◆ Texte proposé
• • •
À 23 ans, Jacqueline a souvent changé d’emploi.
Il y a environ six mois, elle a fait un stage de trois mois dans une multinationale. Ensuite, elle a travaillé dans une petite entreprise technologique qui fait de l’externalisation. Aujourd’hui, elle travaille à temps partiel dans une autre startup technologique naissante, tout en jonglant avec deux autres emplois. Cependant, Jacqueline ne s’installe pas. Elle envisage de repartir de plus belle.
« Est-ce que je regrette d’avoir changé d’emploi ? Non », a assuré Jacqueline. « Chaque fois que je change de job, je gagne un peu en sagesse. Ma vision et ma mission deviennent plus claires. »
« Et je ne gaspille rien : toutes les compétences que j’ai acquises dans mon emploi précédent s’intègrent parfaitement à mon nouveau rôle. C’est comme un effet composé : mon panier de compétences s’élargit de plus en plus. »
Changement de génération
Il fut un temps où il était normal que les employés restent dans la même entreprise pendant toute leur carrière. Les employeurs voyaient d’un mauvais œil le fait de quitter souvent son emploi. Ils y voyaient un signe d’incohérence, de manque de fiabilité et de loyauté. Le recrutement, la formation et l’intégration d’un nouveau salarié est un processus coûteux. Les employeurs n’étaient pas disposés à investir ce temps sur un employé incapable de tenir sur le long terme.
Mais des changements notables sont intervenus au début du XXIe siècle, lorsque la crise économique de 2008 a entraîné la perte d’emplois pour des millions de personnes et que les nouvelles technologies ont eu un impact considérable sur le lieu de travail. Pour les milléniaux, nés entre 1980 et 1996, le changement d’emploi est devenu la nouvelle normalité. Les données du Bureau of Labor Statistics des États-Unis pour 2022 montrent que les travailleurs âgés de 25 à 34 ans restent en moyenne 2,8 ans dans une entreprise, contre 9,8 ans pour les travailleurs âgés de 55 à 64 ans.
Pour certains, la génération Z – née entre 1997 et 2010 –, qui est beaucoup moins soumise à des contraintes financières que les générations précédentes, dépasserait les milléniaux à cet égard. Selon une enquête réalisée au mois de juin auprès de 54.000 travailleurs de 46 pays et territoires par Pricewaterhouse Coopers, une société de conseil et de services professionnels de premier plan, les travailleurs de la génération Z sont les plus enclins à rechercher de nouvelles opportunités, 35% d’entre eux souhaitant démissionner, suivis par les 31% de milléniaux.
La pandémie a également entraîné une vague de départs, un phénomène que le psychologue des organisations Anthony Klotz a appelé « la grande démission ».
Pourquoi ce changement ?
Contrairement aux idées reçues, pour de nombreux jeunes travailleurs comme Jacqueline, les difficultés rencontrées au travail ne sont pas la raison qui les pousse à quitter le navire. En fait, Jacqueline est persuadée qu’elle a toujours respecté ses principes fondamentaux et qu’elle s’est attelée à toutes les tâches qui lui ont été confiées.
• • •
◆ Données enregistrées
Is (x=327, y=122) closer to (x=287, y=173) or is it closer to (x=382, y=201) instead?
• • •
◆ Consigne A
Recopiez mot pour mot le passage du texte sur le changement d'emploi compris entre « Pour certains, la » et « ce changement ? », ces deux segments inclus.
◆ Consigne B
Veuillez poursuivre le texte sur le changement d'emploi après sa dernière phrase.
Les lignes ne servent à rien pour cet exercice.

◆ Réponse attendue A
Pour certains, la génération Z – née entre 1997 et 2010 –, qui est beaucoup moins soumise à des contraintes financières que les générations précédentes, dépasserait les milléniaux à cet égard. Selon une enquête réalisée au mois de juin auprès de 54.000 travailleurs de 46 pays et territoires par Pricewaterhouse Coopers, une société de conseil et de services professionnels de premier plan, les travailleurs de la génération Z sont les plus enclins à rechercher de nouvelles opportunités, 35% d’entre eux souhaitant démissionner, suivis par les 31% de milléniaux.
La pandémie a également entraîné une vague de départs, un phénomène que le psychologue des organisations Anthony Klotz a appelé « la grande démission ».
Pourquoi ce changement ?

◆ Réponse attendue B
Jacqueline a expliqué au journal Epoch Times que les compétences de base telles qu’apprendre à apprendre, poser de bonnes questions, être cohérent, savoir travailler avec les gens et rendre les clients heureux l’ont aidée à « résoudre 70% de son travail ».
« Peut-être suis-je jeune et trop optimiste, mais je crois que je suis en train de construire ma propre carrière, une carrière qui ne ressemble à aucune autre », a ajouté la jeune femme de 23 ans. « Je ne veux pas passer à côté de quoi que ce soit. »
Elle est loin d’être la seule. Si le sentiment de surcharge de travail et le faible niveau de rémunération sont souvent cités comme les raisons les plus courantes de quitter un emploi, le psychiatre australien Tanveer Ahmed estime que les jeunes générations ont d’autres considérations.
« Ils sont beaucoup plus motivés par ce que l’on pourrait appeler un travail utile. Un travail qui correspond à leur système de valeurs », a-t-il confié au journal Epoch Times. « L’inconvénient de cet état d’esprit, c’est que les systèmes de valeurs sont mal orientés ou influencés par des tendances négatives. »
« Ils sont beaucoup plus intéressés par la flexibilité. Il peut s’agir de travail à domicile ou de congés sabbatiques. »
« Ils veulent un développement personnel. Ils veulent vraiment pouvoir évoluer au sein de l’entreprise ou bénéficier d’une formation supplémentaire, et leurs attentes portent souvent sur une promotion rapide. »
Les jeunes générations sont également plus difficiles à gérer et ont donc tendance à préférer un lieu de travail plus démocratisé à une structure fondée sur la hiérarchie. Ils veulent « continuer à être dirigés et supervisés, tout en bénéficiant d’une plus grande autonomie et d’une plus grande liberté pour faire ce qu’ils veulent. »
« Ils sont souvent un peu plus entreprenants par nature, et veulent donc imprimer leurs propres idées et proposer des innovations ou des opportunités à exploiter. »
« Tous ces éléments font que la génération Z se retrouve et que, grâce au marché du travail qui offre de nombreuses possibilités d’emploi, elle n’a pas besoin de beaucoup d’efforts. S’ils ont de bonnes qualifications, ils savent qu’ils peuvent potentiellement quitter le navire et aller ailleurs. »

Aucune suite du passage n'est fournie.